How do I calculate board feet for my woodworking project?
Use the nominal dimensions of your lumber — the rough-sawn size — not the smaller finished size. Add up all boards to find the total board feet for your project.
Should I round up or down when calculating board feet for purchasing?
Always round up when buying lumber, since mills sell in whole or half-foot increments. Board feet measure volume, not surface area, so a thicker board in the same length costs more lumber. Rounding up by a small margin beats running short mid-project.
How much waste should I add to my board footage estimate?
Add 10 to 20 percent to your total board footage to cover cuts, defects, and mistakes.

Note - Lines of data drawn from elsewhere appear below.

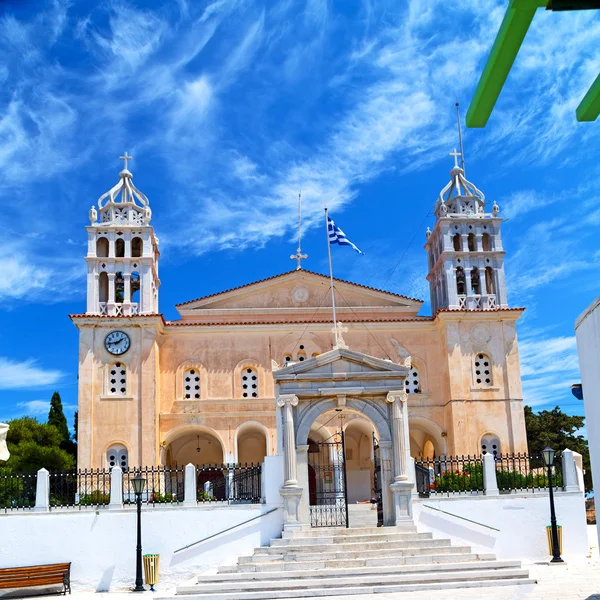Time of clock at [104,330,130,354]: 1:43
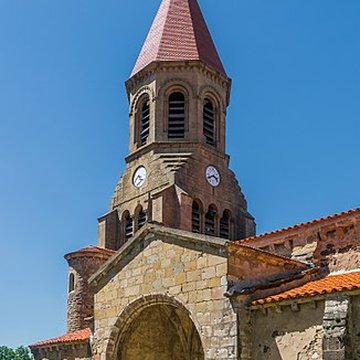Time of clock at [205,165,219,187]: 3:40
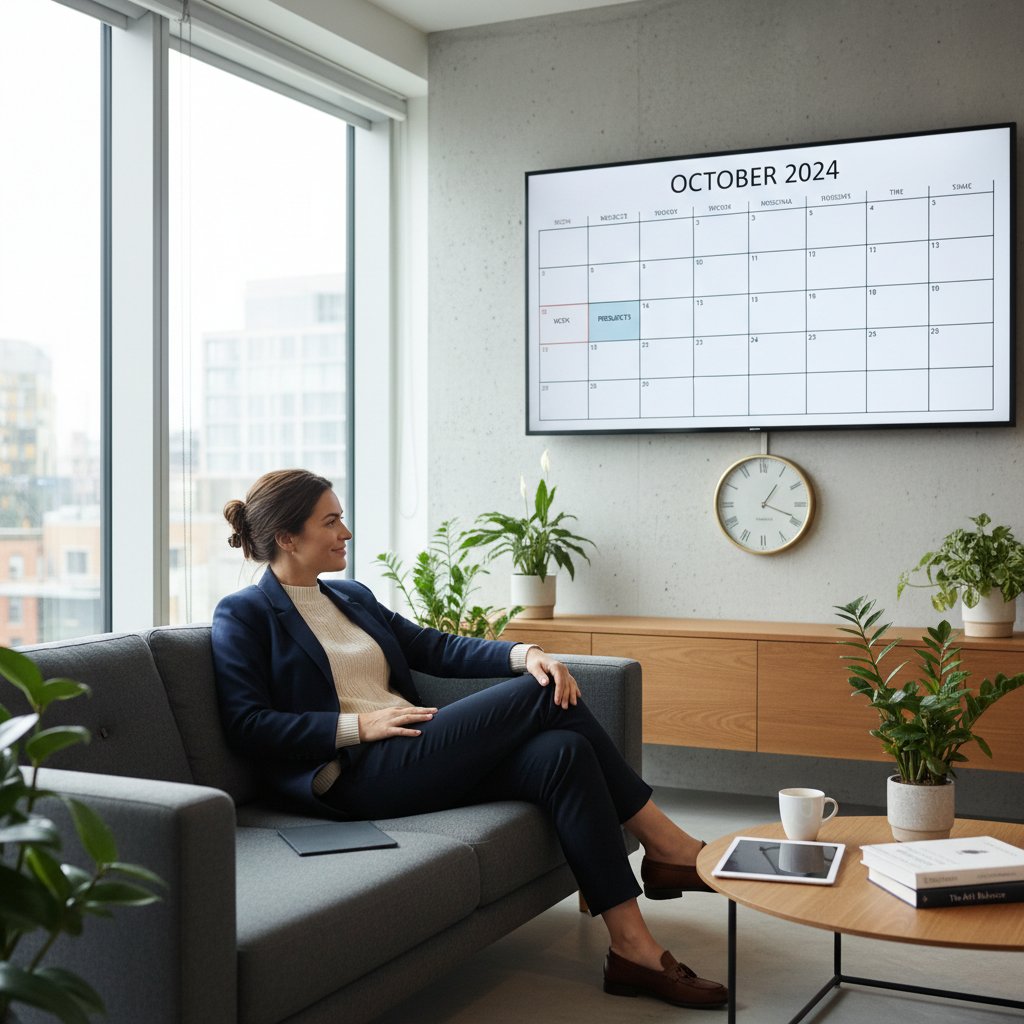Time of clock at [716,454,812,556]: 1:18
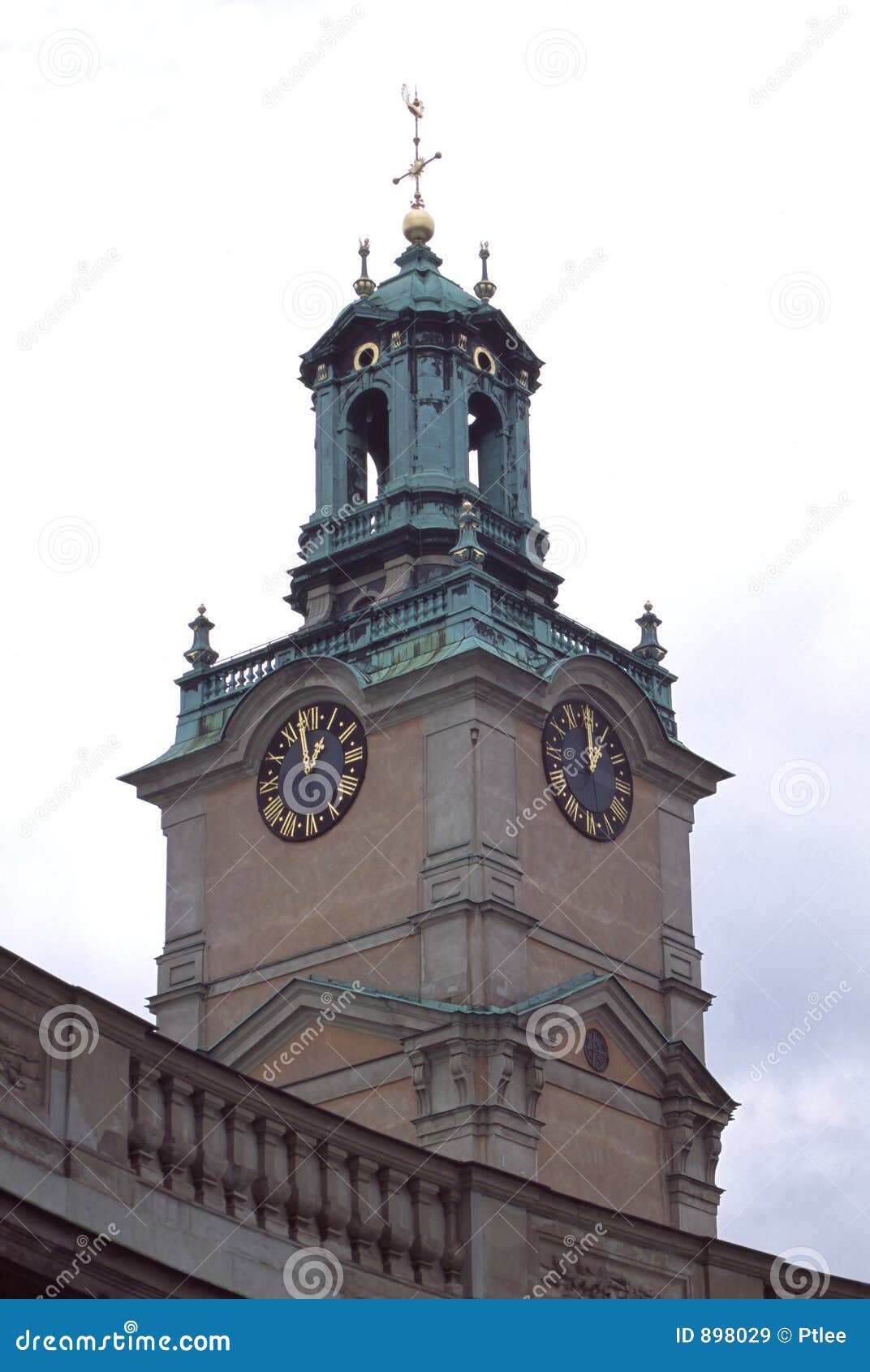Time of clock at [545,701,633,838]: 1:00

When your project uses boards of different sizes, calculate each one separately. Add all the results together before applying the waste buffer.
How do I determine the cost of lumber based on board feet?
Find the price per board foot from your lumber dealer, then multiply it by your total board footage. Prices vary by species, grade, and log-scaling method — the Doyle log rule works well for large logs but underestimates yield from small ones. Small-log lumber often costs more per board foot because of this.